Mid-life Plot Twist
- Stevie Mack
- Apr 27
- 2 min read

Men have a midlife crisis and buy a swanky car. Women uproot their lives.
Turning forty has a uniquely terrifying hit for women: hormones are blowing up for the second time in our lives.
Was this the inspiration for me to rewrite my life? Or was the urge to write brewing deep inside, waiting for the forty catalyst to set fire.
Thinking back at early twenties me, she should have started writing. Fresh out of college, she was struggling in an over-saturated market. Who knew teaching would leave her starving? I wish she had sat down to write. Write herself out of an abusive relationship. Write herself out of the depression that trapped her in place. But she was too afraid.
Early thirties me, still hadn’t figured it out. Now a military wife, her career was now bouncing between schools as they bounced around the country. If she had written, would she have found some calm before she entered her next chapter, motherhood. Would she have taken that step with more confidence, not dissolving completely into the role?
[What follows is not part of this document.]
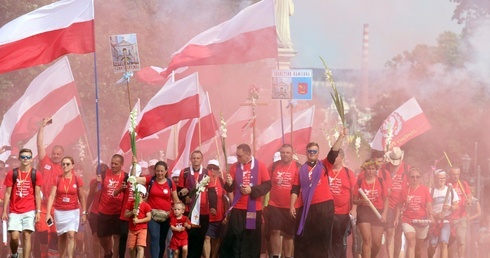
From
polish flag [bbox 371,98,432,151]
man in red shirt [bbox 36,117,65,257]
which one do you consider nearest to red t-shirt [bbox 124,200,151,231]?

Now, early-forties me is writing for them and every other complex version of myself. Some days the work feels insurmountable. It will never be good enough. I wonder if I can ever make it as good as it deserves to be. To be the book that someone will love.
But the secret sauce of forty is knowing the payoff isn’t just the potential royalties cheque. It’s for the first time in forty years I’m listening to myself and trusting my instincts.
I may be starting out late, but I have a lot more complex things to say than my twenty-year-old self. Plus, let’s face it, who doesn’t love a daring second act.